The rate of removal from the atmospheric air depends on the size of the particulate matter. Large particles are deposited rapidly near their sources due to gravity, small particles are deposited relatively quickly due to movement, and particles in the medium size range (0.1 – 2 µm) are deposited slowly, moving at long intervals between countries and continents.

  • Impacts and problems caused

December 5th to 7th, 1952, London, England because of the coal smog event death toll of more than four thousand people, after people called this catastrophic smog “killer smog”. According to the analysis, this is because those days of London Wufeng fog, factory chimneys and residential heating emissions do not disperse for a long time, soot concentration is too large, the generation of sulfuric acid concentrated liquid attached to the dust is inhaled by people, so that people develop or accelerate the death of chronic disease patients.

Because of the relatively large number of pollutants and chemical components involved, dust particles have a large impact in many environmental pollution problems.

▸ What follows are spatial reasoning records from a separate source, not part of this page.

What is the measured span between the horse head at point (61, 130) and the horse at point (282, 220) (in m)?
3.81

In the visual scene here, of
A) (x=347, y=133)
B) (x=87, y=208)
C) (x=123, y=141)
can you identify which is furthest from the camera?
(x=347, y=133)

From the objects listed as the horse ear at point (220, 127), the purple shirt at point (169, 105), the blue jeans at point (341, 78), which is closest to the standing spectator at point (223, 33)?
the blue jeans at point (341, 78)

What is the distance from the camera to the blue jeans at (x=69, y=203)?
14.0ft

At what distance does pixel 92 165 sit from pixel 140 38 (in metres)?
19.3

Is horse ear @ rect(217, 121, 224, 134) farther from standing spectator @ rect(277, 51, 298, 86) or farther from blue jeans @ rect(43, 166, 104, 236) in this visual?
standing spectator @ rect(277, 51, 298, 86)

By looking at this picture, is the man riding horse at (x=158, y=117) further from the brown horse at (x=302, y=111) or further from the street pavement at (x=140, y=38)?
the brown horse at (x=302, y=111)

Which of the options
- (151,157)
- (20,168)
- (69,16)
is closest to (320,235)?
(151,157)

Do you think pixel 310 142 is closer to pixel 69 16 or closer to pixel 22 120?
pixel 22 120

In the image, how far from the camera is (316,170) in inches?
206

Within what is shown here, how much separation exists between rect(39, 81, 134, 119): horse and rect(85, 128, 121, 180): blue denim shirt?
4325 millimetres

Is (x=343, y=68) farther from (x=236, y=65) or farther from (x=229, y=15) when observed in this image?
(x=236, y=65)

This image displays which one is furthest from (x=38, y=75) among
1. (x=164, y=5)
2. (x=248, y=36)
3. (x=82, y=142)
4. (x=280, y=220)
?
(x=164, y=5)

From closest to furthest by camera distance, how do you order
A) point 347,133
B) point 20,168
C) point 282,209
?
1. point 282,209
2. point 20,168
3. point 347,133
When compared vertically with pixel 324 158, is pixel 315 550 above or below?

For example:

    • particles are concerned with human health; respiratory and heart problems caused by inhaling small particles are related to the mass concentration of particles less than 10 microns in diameter.
    • Excessive plant cover dust affects plant growth, destroys plant physiology and causes a decrease in plant yield.
    • Soil acidification and eutrophication caused by regional pollutant deposition  .
    • Deposition of heavy metals with toxic effects has significant impact on plant, animal and human health.
    • Transboundary transport of air pollutants as fine particulate matter.
    • Increased atmospheric temperature: In large industrial cities, the air temperature near the ground is much higher than the surrounding areas due to dust particles and other emissions, creating a “heat island effect”.
    • The impact that climate change will have on PM concentrations in polluted environments in the coming decades. Wildfires triggered by climate change are likely to become an increasingly important source of PM
    • 8There are many small particles in the haze, and light scattering leads to reduced visibility.